_Data supplied_
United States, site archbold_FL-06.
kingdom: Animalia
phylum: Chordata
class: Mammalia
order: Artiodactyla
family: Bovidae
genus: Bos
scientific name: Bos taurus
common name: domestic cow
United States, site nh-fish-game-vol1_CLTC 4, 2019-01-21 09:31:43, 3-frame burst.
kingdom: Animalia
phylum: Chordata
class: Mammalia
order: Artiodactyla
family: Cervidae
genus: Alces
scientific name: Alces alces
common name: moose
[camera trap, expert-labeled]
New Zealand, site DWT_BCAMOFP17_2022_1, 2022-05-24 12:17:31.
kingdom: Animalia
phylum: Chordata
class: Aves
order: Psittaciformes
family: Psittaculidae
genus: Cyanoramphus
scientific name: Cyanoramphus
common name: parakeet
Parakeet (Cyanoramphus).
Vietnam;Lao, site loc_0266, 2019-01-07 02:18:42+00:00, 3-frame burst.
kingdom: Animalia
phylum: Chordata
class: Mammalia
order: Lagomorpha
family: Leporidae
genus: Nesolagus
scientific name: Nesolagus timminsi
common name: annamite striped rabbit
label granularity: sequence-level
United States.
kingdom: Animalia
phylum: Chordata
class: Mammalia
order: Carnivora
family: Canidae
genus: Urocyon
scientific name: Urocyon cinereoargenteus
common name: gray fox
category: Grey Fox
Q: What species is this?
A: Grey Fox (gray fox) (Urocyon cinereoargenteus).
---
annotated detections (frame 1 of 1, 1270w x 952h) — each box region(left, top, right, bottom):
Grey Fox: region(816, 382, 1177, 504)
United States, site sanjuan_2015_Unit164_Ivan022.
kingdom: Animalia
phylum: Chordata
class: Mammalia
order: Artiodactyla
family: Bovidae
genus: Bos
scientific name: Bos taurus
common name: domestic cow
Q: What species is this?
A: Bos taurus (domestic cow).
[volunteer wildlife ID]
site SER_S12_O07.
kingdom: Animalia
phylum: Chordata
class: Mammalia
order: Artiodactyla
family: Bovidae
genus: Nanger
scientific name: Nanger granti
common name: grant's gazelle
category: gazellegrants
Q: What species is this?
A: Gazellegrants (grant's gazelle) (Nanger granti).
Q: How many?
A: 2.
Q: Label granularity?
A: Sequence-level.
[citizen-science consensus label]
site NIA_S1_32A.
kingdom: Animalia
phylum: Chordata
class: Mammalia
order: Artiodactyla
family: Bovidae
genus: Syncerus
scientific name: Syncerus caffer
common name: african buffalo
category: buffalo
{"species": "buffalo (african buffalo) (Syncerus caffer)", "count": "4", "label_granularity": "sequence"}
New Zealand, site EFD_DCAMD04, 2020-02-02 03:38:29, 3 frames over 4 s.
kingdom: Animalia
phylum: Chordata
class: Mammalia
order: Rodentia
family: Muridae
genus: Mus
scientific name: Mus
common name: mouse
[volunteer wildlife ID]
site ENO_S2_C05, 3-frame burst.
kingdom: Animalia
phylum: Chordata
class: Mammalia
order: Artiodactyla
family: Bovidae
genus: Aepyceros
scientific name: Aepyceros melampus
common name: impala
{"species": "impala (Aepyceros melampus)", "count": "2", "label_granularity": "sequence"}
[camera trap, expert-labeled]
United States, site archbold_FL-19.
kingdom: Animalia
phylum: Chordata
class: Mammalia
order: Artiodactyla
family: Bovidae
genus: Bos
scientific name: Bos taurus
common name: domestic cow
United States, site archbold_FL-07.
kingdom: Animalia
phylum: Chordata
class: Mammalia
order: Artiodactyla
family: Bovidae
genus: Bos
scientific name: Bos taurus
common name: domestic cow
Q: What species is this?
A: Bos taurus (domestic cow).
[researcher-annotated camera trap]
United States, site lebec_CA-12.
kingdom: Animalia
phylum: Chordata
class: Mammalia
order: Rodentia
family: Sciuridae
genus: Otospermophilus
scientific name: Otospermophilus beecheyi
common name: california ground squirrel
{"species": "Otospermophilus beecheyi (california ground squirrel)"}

_Assignment_
For every line above with the word "impala" in it, make a copy.

_Exercise answer_
common name: impala
{"species": "impala (Aepyceros melampus)", "count": "2", "label_granularity": "sequence"}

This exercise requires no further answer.